We have all read a book about acceptance, “be who you are”, “don’t conform”, but how many people have read a book about appearance. The book A Very Large Expanse Of Sea by Tahereh Mafi may seem like it’s about acceptance like many other young adult novels but if you look closely, it’s actually about how appearance defines you not only to those around you but to yourself as well.
The Book A Very Large Expanse of Sea is about a Muslim girl, Shirin, living in the US in 2002, a year after 9/11. Shirin is in high school and is just trying to make it through like everyone
‘else with a few extra obstacles. Shirin then finds herself falling for a guy, but does not want to.

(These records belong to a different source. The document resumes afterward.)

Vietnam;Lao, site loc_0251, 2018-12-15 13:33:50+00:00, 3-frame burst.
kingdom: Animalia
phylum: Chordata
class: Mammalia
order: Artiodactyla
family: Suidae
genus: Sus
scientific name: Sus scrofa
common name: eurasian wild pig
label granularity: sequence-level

You can see how people perceive Shirin right in the first few pages. On page 10 Shirin is talking about her first day at her new school she says “my math teacher looked at my face and gave a five-minute speech to the class about how people who don’t love this country should just go back to where they came from” you can tell first of all she says it so casually that obviously it’s happened before. She doesn’t use words that make her seem like she’s outraged she just saying it as if it happens every day. You can also see that, the way she says “looked at my face” that he was making assumptions about her just by her hijab. The math teacher defined her identity with one look thinking he knew everything that he needed to know about her. Shirin talks about this on page 159 while mentioning another event where people told her “go back to Afghanistan you camel-fucking terrorist.” She says “But It never mattered what I said anymore. people talked over me, they talked for me, they discussed me without ever asking my opinion.” She’s saying that people, just like her teacher, define her by one simple glance and think they know everything.
Now it’s not just people who aren’t Muslim that judge her. On page 195, after she kisses a guy in his car in front of everyone, a Muslim girl (not wearing a hijab) confronts her. This girl says “Girls like you don’t deserve to wear hijab, it’d be better for everyone if you just took it off.” Now this girl as well thinks she knows her just by one thing, and Shirin tells her this, she says “you don’t know shit about how I’ve lived or what I’ve been through or why I choose to wear hijab and it’s not your place to judge me or how I live my life” now as you can see the author uses words like shit to show how Shirin is really angry with this girl. Now, this girl thinks she is somehow better then Shirin just by one simple thing, Shirin wears a hijab.
When this girl, who goes out of her way to tell Shirin she’s a “bad Muslim”, confronts her she responds back. Shirin asks her if she ever kissed a boy and she replies “This isn’t about me” she huffed “this is about you. You wear hijab.” So you can tell it’s not just about the fact that she’s Muslim its that you can see she’s Muslim.
Earlier on in the book on page 95, Shirin is Talking to Ocean (her friend) and he says “I genuinely don’t care that you cover your hair. I don’t mean”—he hesitated— “as long as it’s like something you actually want to do” Shirin then says that she likes it makes her feel in control, she gets to choose who gets to see her hair. You can see from this that Shirin Doesn’t think her Hijab means she’s terrorist or isn’t allowed to kiss people, she just likes having it there because it makes her powerful. This shows that by one simple article of clothing you can be defined in so many ways.
So as you can you can see the book is about appearance and how it’s perceived. The author shows how her teachers and peers define her. It shows how other people in her religion perceive her and what she thinks of herself. Tahereh Mafi could have just made this just a book the same as a lot of other young adult novels but she decides to add another element to it. She didn’t make the book about acceptance she made it about appearance.